Recorded data
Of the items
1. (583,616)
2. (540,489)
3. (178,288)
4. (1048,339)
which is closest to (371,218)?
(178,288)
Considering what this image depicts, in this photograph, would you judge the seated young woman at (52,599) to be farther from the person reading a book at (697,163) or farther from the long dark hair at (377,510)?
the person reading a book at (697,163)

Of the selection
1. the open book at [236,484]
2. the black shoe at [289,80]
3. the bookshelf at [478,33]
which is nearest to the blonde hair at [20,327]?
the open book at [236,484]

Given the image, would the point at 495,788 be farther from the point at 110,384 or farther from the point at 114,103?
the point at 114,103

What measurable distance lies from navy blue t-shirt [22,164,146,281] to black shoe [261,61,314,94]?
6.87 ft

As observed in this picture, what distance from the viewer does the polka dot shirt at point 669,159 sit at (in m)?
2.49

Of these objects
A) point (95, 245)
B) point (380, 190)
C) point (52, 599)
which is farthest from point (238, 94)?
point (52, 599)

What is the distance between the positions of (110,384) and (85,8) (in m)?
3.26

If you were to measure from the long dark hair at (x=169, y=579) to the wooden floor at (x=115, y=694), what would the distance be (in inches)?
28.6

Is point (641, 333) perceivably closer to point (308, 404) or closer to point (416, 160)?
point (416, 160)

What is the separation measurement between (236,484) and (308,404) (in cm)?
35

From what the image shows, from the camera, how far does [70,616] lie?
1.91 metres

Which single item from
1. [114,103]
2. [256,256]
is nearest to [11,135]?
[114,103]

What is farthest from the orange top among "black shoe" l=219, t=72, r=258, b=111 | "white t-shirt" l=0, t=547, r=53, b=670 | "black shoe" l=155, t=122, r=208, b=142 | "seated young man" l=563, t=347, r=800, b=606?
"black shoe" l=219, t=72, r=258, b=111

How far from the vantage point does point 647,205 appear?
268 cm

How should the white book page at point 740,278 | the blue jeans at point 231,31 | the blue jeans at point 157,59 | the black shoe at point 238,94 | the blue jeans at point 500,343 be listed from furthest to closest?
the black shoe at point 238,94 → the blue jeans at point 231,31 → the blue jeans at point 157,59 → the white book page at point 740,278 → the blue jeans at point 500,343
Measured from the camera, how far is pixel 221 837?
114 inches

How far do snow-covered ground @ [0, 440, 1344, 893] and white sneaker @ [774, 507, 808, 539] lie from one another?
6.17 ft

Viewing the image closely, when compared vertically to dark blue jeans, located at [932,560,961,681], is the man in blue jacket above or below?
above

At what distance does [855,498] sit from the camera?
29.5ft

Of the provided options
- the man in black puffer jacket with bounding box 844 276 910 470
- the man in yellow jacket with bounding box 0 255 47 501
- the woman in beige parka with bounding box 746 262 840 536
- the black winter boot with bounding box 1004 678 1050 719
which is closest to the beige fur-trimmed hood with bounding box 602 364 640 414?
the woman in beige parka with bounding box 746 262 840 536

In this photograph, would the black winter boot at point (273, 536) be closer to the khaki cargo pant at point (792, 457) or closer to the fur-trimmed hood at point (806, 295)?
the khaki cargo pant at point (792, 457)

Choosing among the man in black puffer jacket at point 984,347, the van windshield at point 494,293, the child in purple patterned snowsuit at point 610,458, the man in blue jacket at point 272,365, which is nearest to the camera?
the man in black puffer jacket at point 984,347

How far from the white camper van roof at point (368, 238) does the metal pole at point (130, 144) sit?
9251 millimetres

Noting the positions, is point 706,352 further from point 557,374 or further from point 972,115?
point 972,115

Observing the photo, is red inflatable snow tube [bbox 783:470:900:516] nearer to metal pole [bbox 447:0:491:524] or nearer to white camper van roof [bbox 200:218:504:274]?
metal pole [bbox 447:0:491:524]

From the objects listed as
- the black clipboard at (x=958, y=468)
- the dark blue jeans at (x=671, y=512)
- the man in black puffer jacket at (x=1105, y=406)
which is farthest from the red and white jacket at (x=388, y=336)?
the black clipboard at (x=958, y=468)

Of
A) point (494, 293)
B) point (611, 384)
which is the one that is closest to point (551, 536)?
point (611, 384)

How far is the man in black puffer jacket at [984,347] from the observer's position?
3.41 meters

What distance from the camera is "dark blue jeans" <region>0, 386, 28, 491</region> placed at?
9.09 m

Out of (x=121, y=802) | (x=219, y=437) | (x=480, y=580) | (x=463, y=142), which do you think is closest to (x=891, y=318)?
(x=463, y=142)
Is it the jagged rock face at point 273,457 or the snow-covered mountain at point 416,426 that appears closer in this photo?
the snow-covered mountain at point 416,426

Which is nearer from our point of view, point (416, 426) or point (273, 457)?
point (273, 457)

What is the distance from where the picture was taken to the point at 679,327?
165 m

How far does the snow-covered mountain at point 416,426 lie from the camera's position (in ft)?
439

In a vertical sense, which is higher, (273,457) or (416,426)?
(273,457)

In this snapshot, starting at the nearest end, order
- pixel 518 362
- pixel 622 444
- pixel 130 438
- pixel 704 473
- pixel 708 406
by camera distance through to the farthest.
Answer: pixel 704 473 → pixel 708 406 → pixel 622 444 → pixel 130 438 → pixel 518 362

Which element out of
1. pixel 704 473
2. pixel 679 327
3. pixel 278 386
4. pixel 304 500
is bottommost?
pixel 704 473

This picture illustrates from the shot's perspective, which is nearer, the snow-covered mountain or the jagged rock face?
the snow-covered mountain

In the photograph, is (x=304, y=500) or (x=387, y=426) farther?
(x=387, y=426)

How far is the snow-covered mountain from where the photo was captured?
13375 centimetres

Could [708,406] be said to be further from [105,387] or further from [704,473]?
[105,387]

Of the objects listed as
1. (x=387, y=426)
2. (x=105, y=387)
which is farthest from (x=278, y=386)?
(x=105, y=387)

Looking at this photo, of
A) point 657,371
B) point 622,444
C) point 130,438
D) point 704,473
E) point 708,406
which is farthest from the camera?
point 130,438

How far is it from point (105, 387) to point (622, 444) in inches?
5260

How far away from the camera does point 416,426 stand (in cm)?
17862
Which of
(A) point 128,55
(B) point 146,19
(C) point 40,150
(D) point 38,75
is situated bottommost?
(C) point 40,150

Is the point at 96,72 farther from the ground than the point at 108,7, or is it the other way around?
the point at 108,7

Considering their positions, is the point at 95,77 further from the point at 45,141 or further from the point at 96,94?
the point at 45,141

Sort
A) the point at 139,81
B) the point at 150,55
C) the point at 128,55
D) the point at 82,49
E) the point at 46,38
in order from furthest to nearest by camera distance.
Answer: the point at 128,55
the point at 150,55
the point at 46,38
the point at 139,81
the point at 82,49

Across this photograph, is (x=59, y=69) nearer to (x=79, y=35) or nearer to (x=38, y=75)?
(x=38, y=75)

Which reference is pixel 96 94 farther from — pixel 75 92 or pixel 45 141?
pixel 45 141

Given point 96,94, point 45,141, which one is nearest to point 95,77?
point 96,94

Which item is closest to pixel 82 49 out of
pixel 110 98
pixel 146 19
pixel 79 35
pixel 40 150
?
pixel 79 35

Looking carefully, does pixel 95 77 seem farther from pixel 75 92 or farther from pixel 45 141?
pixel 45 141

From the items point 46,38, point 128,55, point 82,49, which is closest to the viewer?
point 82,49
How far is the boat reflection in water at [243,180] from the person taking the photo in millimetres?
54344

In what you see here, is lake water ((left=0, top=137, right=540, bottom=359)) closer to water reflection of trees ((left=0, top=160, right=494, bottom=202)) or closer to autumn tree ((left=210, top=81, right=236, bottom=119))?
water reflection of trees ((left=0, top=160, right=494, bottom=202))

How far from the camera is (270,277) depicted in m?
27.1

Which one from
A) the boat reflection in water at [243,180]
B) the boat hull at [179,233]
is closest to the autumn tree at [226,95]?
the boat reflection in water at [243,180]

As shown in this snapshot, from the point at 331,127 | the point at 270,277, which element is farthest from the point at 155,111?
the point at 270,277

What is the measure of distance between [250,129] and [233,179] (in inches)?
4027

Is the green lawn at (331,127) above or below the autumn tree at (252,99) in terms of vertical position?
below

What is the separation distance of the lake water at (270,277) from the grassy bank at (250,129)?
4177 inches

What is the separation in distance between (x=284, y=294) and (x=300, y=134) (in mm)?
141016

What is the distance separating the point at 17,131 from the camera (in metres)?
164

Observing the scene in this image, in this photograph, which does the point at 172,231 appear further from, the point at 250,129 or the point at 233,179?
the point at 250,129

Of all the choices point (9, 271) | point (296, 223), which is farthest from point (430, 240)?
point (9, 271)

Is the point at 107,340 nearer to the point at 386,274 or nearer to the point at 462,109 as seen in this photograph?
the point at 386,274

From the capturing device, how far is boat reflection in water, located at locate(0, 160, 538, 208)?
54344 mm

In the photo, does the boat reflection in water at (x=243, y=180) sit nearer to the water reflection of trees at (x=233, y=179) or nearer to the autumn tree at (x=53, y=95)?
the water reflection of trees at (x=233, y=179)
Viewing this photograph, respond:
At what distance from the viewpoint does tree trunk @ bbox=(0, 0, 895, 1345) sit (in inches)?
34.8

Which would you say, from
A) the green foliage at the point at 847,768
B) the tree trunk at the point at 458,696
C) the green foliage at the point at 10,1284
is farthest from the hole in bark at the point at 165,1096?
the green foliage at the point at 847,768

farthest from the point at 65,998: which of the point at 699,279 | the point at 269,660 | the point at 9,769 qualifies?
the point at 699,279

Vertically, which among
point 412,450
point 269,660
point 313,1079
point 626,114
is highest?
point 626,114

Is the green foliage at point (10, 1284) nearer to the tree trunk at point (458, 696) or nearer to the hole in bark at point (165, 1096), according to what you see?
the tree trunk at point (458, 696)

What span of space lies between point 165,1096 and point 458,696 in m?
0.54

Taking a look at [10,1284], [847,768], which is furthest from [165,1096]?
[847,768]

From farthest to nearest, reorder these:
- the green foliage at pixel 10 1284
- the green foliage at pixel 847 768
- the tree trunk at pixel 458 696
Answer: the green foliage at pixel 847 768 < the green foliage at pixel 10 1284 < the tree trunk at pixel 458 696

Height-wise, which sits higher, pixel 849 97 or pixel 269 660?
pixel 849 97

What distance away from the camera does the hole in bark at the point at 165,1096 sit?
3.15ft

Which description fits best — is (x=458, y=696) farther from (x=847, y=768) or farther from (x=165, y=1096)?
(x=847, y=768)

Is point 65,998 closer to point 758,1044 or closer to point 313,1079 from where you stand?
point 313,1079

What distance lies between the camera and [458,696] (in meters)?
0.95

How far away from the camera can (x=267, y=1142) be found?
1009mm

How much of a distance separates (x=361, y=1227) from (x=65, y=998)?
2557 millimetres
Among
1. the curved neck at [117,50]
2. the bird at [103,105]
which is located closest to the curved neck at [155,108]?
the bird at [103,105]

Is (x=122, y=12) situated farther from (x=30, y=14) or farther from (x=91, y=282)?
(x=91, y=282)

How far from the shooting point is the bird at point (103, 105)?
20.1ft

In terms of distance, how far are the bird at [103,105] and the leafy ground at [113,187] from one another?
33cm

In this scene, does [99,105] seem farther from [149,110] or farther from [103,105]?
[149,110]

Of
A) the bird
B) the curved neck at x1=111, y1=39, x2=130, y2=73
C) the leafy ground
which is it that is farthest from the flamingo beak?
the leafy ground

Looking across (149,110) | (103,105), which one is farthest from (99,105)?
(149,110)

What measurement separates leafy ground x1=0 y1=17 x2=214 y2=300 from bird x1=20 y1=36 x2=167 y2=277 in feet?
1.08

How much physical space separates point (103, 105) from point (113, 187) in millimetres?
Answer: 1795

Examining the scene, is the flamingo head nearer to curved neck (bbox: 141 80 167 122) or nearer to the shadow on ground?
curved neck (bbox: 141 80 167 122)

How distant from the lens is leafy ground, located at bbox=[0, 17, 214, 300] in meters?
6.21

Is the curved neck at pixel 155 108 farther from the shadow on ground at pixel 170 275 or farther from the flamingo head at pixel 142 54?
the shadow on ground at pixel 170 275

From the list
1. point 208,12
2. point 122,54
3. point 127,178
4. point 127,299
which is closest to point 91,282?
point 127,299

PROBLEM:
Copy out exactly the lines from the line with "Height-wise, which sits" to the end of the listing, including both of those lines, and give nothing else.

COMPLETED EXERCISE:
Height-wise, which sits higher, pixel 849 97 or pixel 269 660?
pixel 849 97

What distance away from the camera does the hole in bark at the point at 165,1096 sit?
3.15ft

Which description fits best — is (x=458, y=696) farther from (x=847, y=768) or farther from (x=165, y=1096)?
(x=847, y=768)

Is point 65,998 closer to point 758,1044 or closer to point 313,1079 from where you stand?
point 313,1079

What distance lies between the camera and [458,696] (in meters)?
0.95

How far away from the camera can (x=267, y=1142) be found?
1009mm

How much of a distance separates (x=361, y=1227) from (x=65, y=998)?
2557 millimetres
Among
1. the curved neck at [117,50]
2. the bird at [103,105]
which is located closest to the curved neck at [155,108]?
the bird at [103,105]

Is (x=122, y=12) situated farther from (x=30, y=14) or farther from (x=91, y=282)?
(x=91, y=282)

How far from the shooting point is the bird at point (103, 105)?
20.1ft

In terms of distance, how far are the bird at [103,105] and the leafy ground at [113,187] from one another?
33cm

In this scene, does [99,105] seem farther from [149,110] or farther from [103,105]?
[149,110]

Of
A) the bird
B) the curved neck at x1=111, y1=39, x2=130, y2=73
C) the leafy ground
which is it that is farthest from the flamingo beak?
the leafy ground

Looking across (149,110) | (103,105), which one is farthest from (99,105)?
(149,110)

What measurement separates leafy ground x1=0 y1=17 x2=214 y2=300 from bird x1=20 y1=36 x2=167 y2=277 in feet?
1.08

How much physical space separates point (103, 105) from point (113, 187) in millimetres?
Answer: 1795

Examining the scene, is the flamingo head nearer to curved neck (bbox: 141 80 167 122) or nearer to the shadow on ground?
curved neck (bbox: 141 80 167 122)

How distant from the lens is leafy ground, located at bbox=[0, 17, 214, 300] in meters?
6.21

Is the curved neck at pixel 155 108 farther from the shadow on ground at pixel 170 275 or farther from the flamingo head at pixel 142 54?
the shadow on ground at pixel 170 275

From the list
1. point 208,12
2. point 122,54
3. point 127,178
4. point 127,299
which is closest to point 91,282?
point 127,299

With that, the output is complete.